On a thread on the post on the growing nones in the UK, DEnnisLurvey stated this:
the religious say the nones are just lost and will come back to the pews, polling companies say they are people who don’t believe their religions stories any longer and won’t be coming back, more recently they say biblical literalists are down to 25%, lowest level ever in america. there are more old christians dying then ppl converting to christianity or being born into christian families.
It’s dying partly because archeology or historians cannot verify the events in the bible outside the bible and scientific discovery has replaced or disproven those stories older christians relied on.
But we have that last 10% of fanatical christians trying to save it here by passing laws against lgbt freedoms, gay marriage, women’s health, and in texas laws against masterbation/sex outside of marriage or not for procreation. A similar bill is being pushed in the federal congress.

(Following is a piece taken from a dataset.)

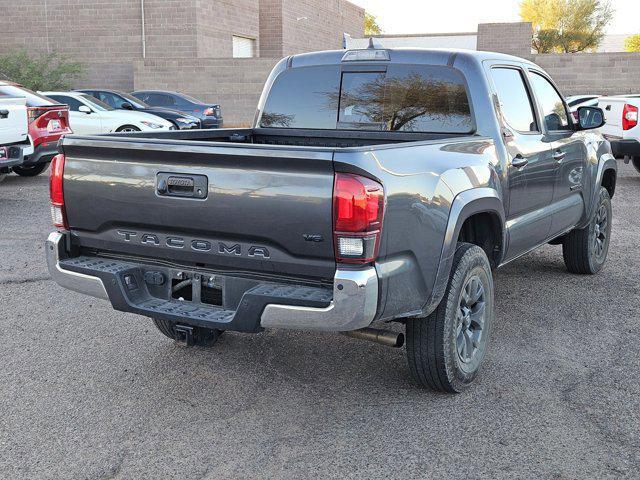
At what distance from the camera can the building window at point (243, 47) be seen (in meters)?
34.8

Do they really think they can change our thinking through legal force or make their ancient biblical views legal for only them in law? Yes they do, and they have the weight of the president and congress at their backs.
What I find interesting about this is the notion whether the fanatical Christians in the US:
a) are genuinely on their last legs, in a sort of downward spiral – that the seeds are sown
b) and that they are throwing their last dice to stay in the game
I do wonder about these ideas of liberal vs conservative battles in law and in time. Part of me thinks that there has been a rejection of liberal values across the world. Perhaps people are bored of having it good. But part of me thinks, or maybe hopes, that, in the US particularly (in terms of the change in millennials, and the acceptability of Sanders inspired socialism), such political and legal insanity will be the death throes of conservatism for a good few years. Conservative politicians are doing all the damage they can to institutions and laws because they can. But with the moral change in the views of the younger generations, perhaps this is the last chance they will have of doing such damage. Nones are growing in number and, in time, will need to be taken into account in terms of policy making.
So I am interested in what readers think in terms of the political landscape in the US over the next ten years as Christianity will no doubt recede in numbers and power.